1. 決算公告とは?企業が公開すべき理由
決算公告とは、企業が自社の財務状況を外部に向けて公表することです。会社法では、株式会社に対して決算公告の義務が定められており、財務の透明性を確保するために重要な役割を果たします。
公告を行うことで、取引先や株主、金融機関などの利害関係者に対して企業の健全性を示すことができ、信頼性の向上につながります。

Q.株式会社は決算情報を公開しないといけないの?
A.株式会社は決算情報の一部を公開する義務があります。(会社法)
▼但し、下記の現状がありますので最後までご一読下さい。▼
2. 決算公告の義務:すべての株式会社が対象
会社法第440条1項により、非上場企業を含むすべての株式会社は、貸借対照表(大会社は損益計算書も含む)を公告する義務があります。
ただし、以下のような例外も存在します:
- 有価証券報告書を提出している会社(≒上場企業)
- インターネット上で計算書類を開示している会社
- 特例有限会社
これらに該当しない限り、公告義務は免除されません。
※ ※ ※
*課題の目的*.
決算公告の文章の「A.株式会社は決算情報の一部を公開する義務があります。(会社法)」から「これらに該当しない限り、公告義務は免除されません。」までを、「貸借対照表」を「バランスシート」に置き換えて書き直す。 この作業に資料は関係しない。

*データ行*.
※ ※ ※
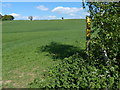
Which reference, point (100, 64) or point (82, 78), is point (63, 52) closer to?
point (100, 64)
※ ※ ※
*課題の解答*.
A.株式会社は決算情報の一部を公開する義務があります。(会社法)
▼但し、下記の現状がありますので最後までご一読下さい。▼
2. 決算公告の義務:すべての株式会社が対象
会社法第440条1項により、非上場企業を含むすべての株式会社は、バランスシート(大会社は損益計算書も含む)を公告する義務があります。
ただし、以下のような例外も存在します:
- 有価証券報告書を提出している会社(≒上場企業)
- インターネット上で計算書類を開示している会社
- 特例有限会社
これらに該当しない限り、公告義務は免除されません。